Summer camp brings lots of energetic little bodies with sharp eyesight-they do not miss anything! And since I am the go-to-person for bugs, they always come running to me with their prize in tow. This week, we found scads of spiders, daddy-long-legs, dragonfly nymphs, beetles, wasps, crickets, moths and much more. Here are a few of my favorites.
T.J. found this beautiful moth on the bark of a tree. This is a Waved Sphinx Moth, Ceratomia undulosa.
It looked remarkably like a bunny! Who would have thought!
I am not positive who found this next critter. We were on a hike in the woods and I saw a pile of boys huddling around a log, all fixated on a small yellow and black creature. At first glance, I thought it was a wasp and made the boys slide back so they wouldn't get stung. Then I realized it was a borer, a type of beetle. No wonder I thought it was initially a wasp, the beetle's name is Wasp Mimic Beetle, Clytus ruricola. Imitating another more dangerous animal, in actions and color, help keep predators at bay. Another name for this beetle is Round-necked Beetle, for the rounded bulge near its head. The larvae feed on decaying hardwoods, especially maples.

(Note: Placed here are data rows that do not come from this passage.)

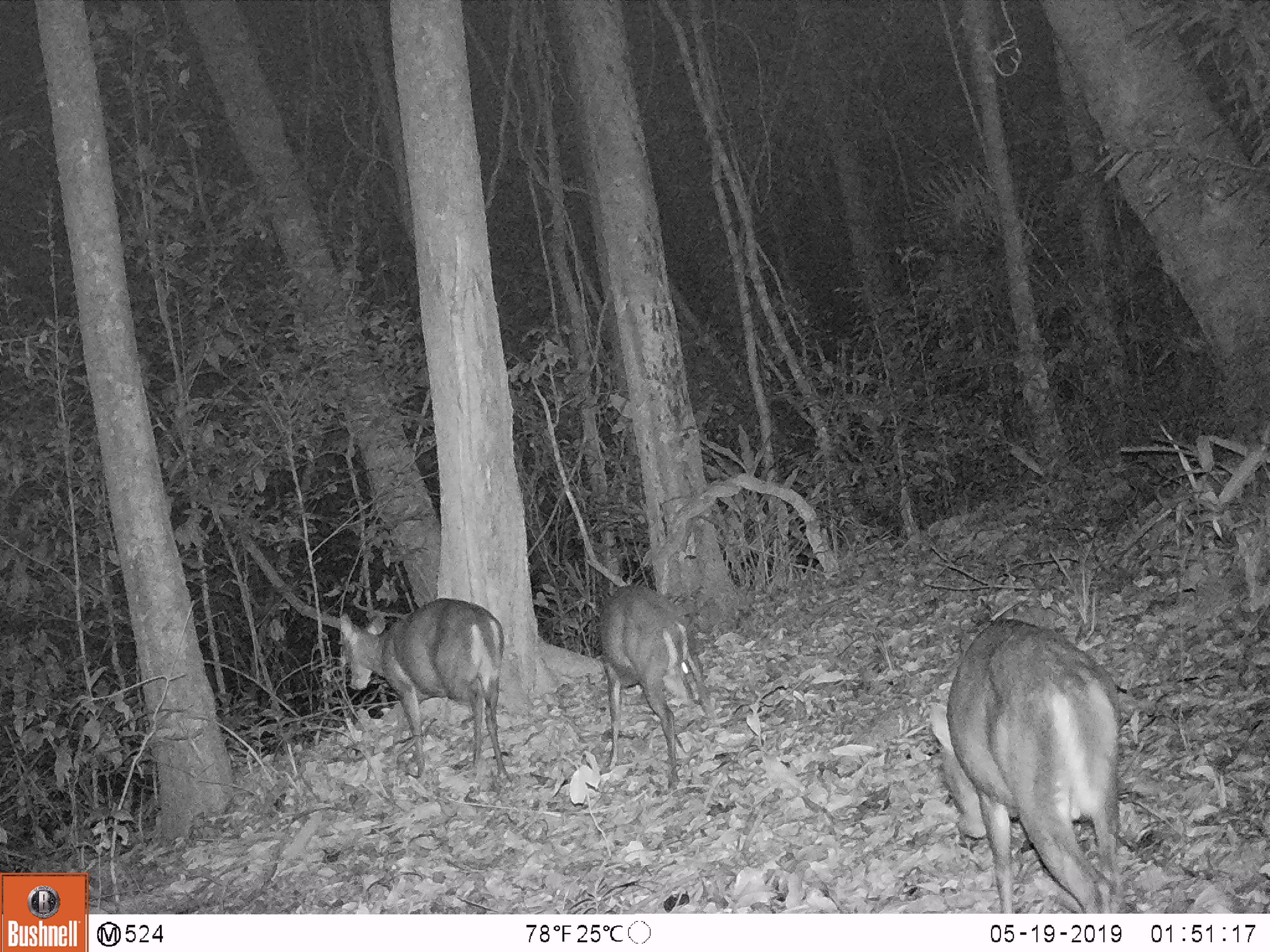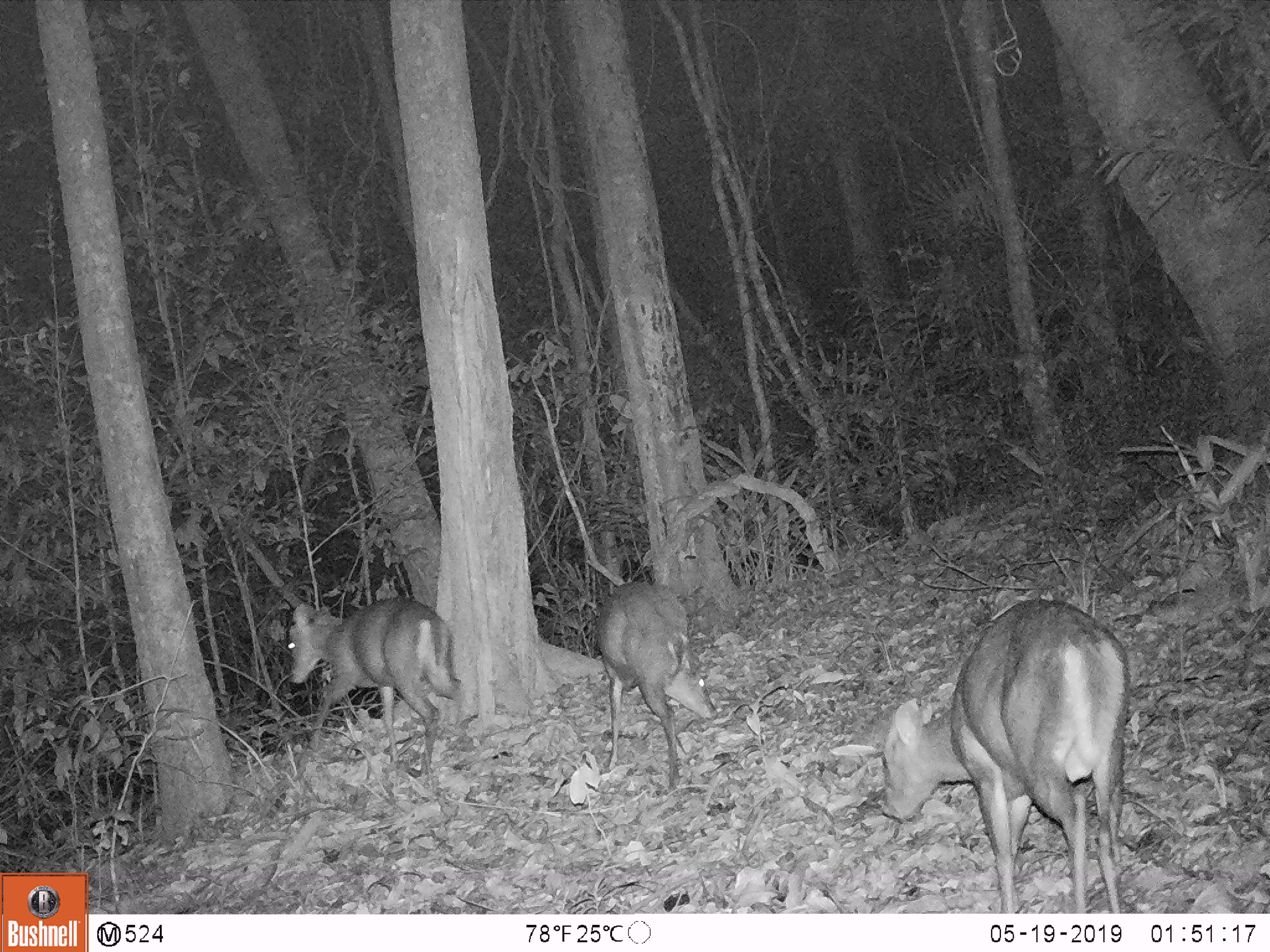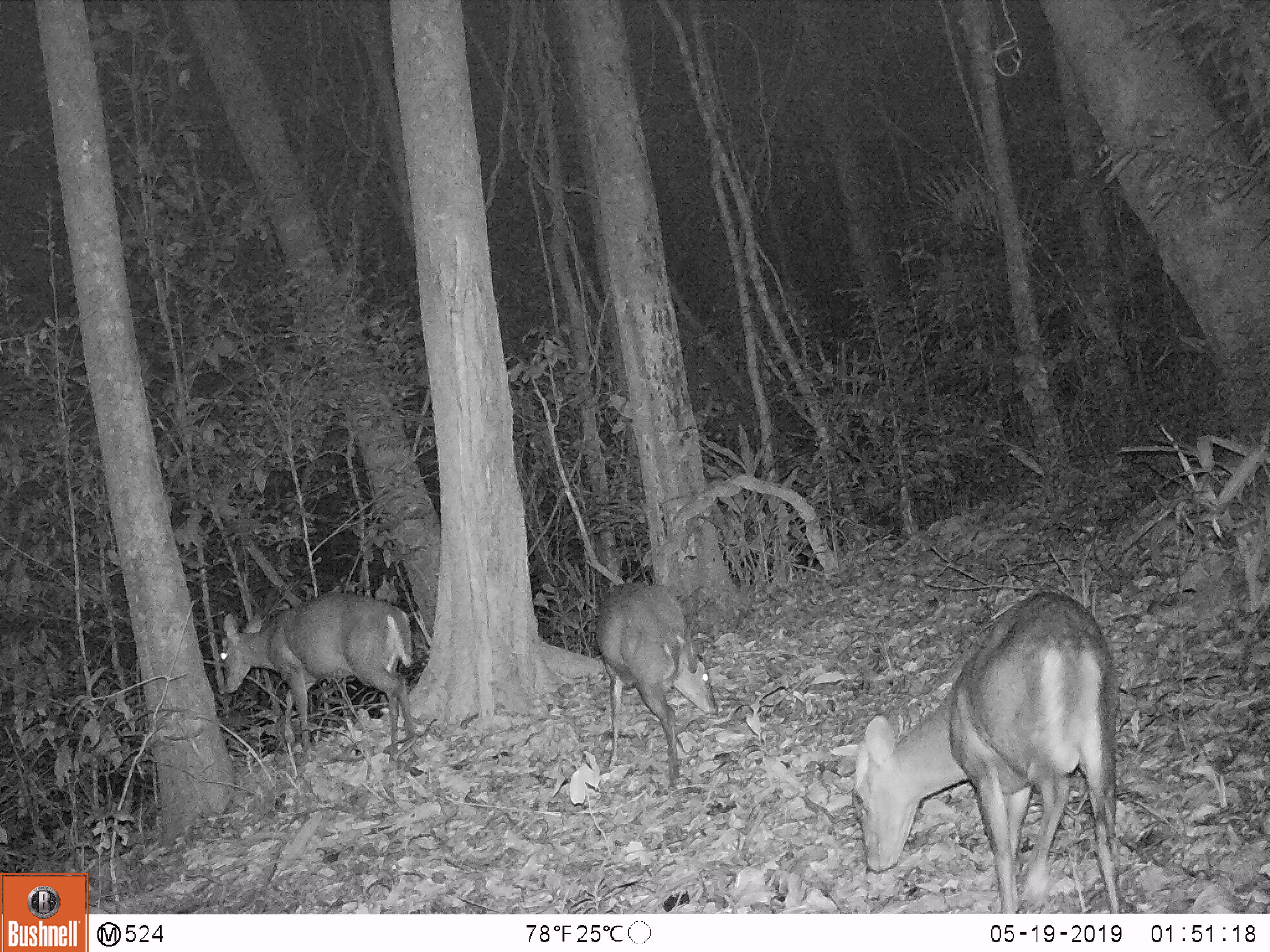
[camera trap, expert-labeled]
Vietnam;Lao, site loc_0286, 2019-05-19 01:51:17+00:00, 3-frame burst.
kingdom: Animalia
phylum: Chordata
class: Mammalia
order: Artiodactyla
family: Cervidae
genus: Muntiacus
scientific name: Muntiacus rooseveltorum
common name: roosevelt's muntjac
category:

This last bug landed on Linsi's water bottle. A beautiful metallic blue Cuckoo Wasp. Cuckoo Wasps are difficult to key out to species, so I will stick with the genus. I think this is Chrysis sp. Even though this critter is a wasp, I have never had a problem of them. They are never aggressive or try to sting. If they feel threatened, they will curl into a protective ball. Linsi thought it was so cute. But don't be fooled. In the wasp world, they are pretty vicious. Their double life is better than any horror movie. They are cleptoparasites, parasites that lay their eggs in another wasp's nest, stealing their food. The tiny larvae will emerge before the host species's young, then eat its eggs or larvae and the remainding food within the nest. Talk about an appetite!